Cambodia. A country I knew nothing about. It was never on my bucket list of places to visit. If anything, growing up in America during The Vietnam War made it a country full of frightening associations. I am a timid person, but despite my fears I now not only spend two months a year in Cambodia, but I have written two novels about its people, and have created a nationwide Writing Workshop for its most at-risk children.
It happened by surprise. In 2006, a group of families from my son’s High School were going on a volunteer trip and we decided to join them. We crisscrossed Cambodia’s dirt roads, building houses in poor villages and working with impoverished children. It was supposed to be a learning experience for our teenage son, but I was the one whose life changed.
At the time, I was writing my first novel. This in itself was a crazy and frightening thing to do. I had always dreamed of being a writer, and at age 51 I decided it was now or never. Maybe that’s why I was in a somewhat “other-worldly” state during that trip, and so had a special perspective to all I was experiencing. But when my novel was published (sometimes by not realizing you can’t do something, you end up doing it after all), I knew that I wanted to write about what I had seen on that trip. The result was the novel, A Clash of Innocents, and a deepened connection to that country halfway around the world.
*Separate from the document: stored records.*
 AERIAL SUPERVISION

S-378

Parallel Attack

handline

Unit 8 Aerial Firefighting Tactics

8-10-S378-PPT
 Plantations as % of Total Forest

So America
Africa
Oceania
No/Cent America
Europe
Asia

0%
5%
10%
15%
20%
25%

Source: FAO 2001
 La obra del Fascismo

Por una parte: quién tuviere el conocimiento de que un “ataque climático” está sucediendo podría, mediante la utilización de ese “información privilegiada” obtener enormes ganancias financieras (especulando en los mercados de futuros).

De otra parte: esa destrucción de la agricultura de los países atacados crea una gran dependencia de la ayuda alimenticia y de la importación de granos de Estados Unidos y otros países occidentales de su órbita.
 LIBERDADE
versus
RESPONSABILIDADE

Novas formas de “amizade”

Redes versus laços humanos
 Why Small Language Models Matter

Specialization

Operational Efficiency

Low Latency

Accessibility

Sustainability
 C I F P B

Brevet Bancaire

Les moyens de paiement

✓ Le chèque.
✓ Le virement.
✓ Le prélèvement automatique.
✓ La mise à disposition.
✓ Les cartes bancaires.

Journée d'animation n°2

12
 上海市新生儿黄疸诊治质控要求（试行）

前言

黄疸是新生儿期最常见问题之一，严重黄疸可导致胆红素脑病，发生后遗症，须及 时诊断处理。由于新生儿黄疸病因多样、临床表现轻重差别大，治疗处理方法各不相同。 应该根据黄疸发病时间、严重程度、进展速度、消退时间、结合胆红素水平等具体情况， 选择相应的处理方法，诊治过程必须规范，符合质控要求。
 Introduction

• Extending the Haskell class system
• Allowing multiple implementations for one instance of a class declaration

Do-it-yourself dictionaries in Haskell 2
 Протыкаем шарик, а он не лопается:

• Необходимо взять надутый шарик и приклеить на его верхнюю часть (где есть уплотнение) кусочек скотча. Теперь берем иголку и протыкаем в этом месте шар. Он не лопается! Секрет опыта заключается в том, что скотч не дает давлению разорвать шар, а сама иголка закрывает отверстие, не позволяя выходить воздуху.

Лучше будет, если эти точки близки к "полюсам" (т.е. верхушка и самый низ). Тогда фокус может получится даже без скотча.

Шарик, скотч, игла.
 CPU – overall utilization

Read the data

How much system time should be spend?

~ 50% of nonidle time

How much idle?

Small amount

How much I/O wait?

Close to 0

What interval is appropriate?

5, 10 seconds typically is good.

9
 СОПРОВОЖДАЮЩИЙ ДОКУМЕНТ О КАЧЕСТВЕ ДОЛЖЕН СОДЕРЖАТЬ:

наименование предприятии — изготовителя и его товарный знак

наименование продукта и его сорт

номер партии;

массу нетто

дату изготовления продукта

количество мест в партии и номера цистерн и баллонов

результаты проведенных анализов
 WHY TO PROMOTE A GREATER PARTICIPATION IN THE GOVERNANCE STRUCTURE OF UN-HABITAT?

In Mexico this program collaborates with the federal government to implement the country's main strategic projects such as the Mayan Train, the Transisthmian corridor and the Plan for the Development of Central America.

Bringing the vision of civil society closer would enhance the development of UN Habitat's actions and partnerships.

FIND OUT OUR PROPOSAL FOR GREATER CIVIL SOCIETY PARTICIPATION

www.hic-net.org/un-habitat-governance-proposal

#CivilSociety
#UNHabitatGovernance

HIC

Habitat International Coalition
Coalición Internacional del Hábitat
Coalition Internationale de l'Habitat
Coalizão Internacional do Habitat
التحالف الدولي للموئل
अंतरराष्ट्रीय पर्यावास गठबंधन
Maybe that should have been enough, but once my first Cambodian novel was published, I knew I wanted to bring the fruit of my inspiration back to the people who had inspired me. At the time, I led a series of creative writing workshops for students with learning disabilities, and I believed that same program could work in Cambodia. I understood that English was the language needed to land jobs there, but more than that, I had learned how desperately Khmer children needed to learn to think conceptually. Greater English fluency, an ability to ask and answer the question ‘why’, and a belief that what you have to say is valuable and worth expressing, is a combination which is, I believe, an antidote to poverty.
I heard about an educational shelter in Siem Reap called Anjali House, and I approached the Director with my idea. He said yes, but with one caveat. I couldn’t just go once, connect with these kids and then leave them forever. If I went, then this had to be a commitment. With the support of my now grown children and an incredibly understanding husband, I bought my ticket and flew, all by myself, to the other side of the planet. Was I frightened? You bet. But even more, I was excited.
That first trip led to the next and the next. Now fast forward to today. I have published a second novel about life in today’s Cambodia, Out of the Ruins, and my Writing Workshop has spread to schools and shelters throughout the country. The demand has grown so much that I am creating an organization, Writing Through. I train others to deliver the workshop and, if that isn’t enough, I am looking to expand the program beyond Cambodia, helping the most at-risk children around the world to find their own voices. With them, I am finding my own voice, too, and in the most unlikely of places.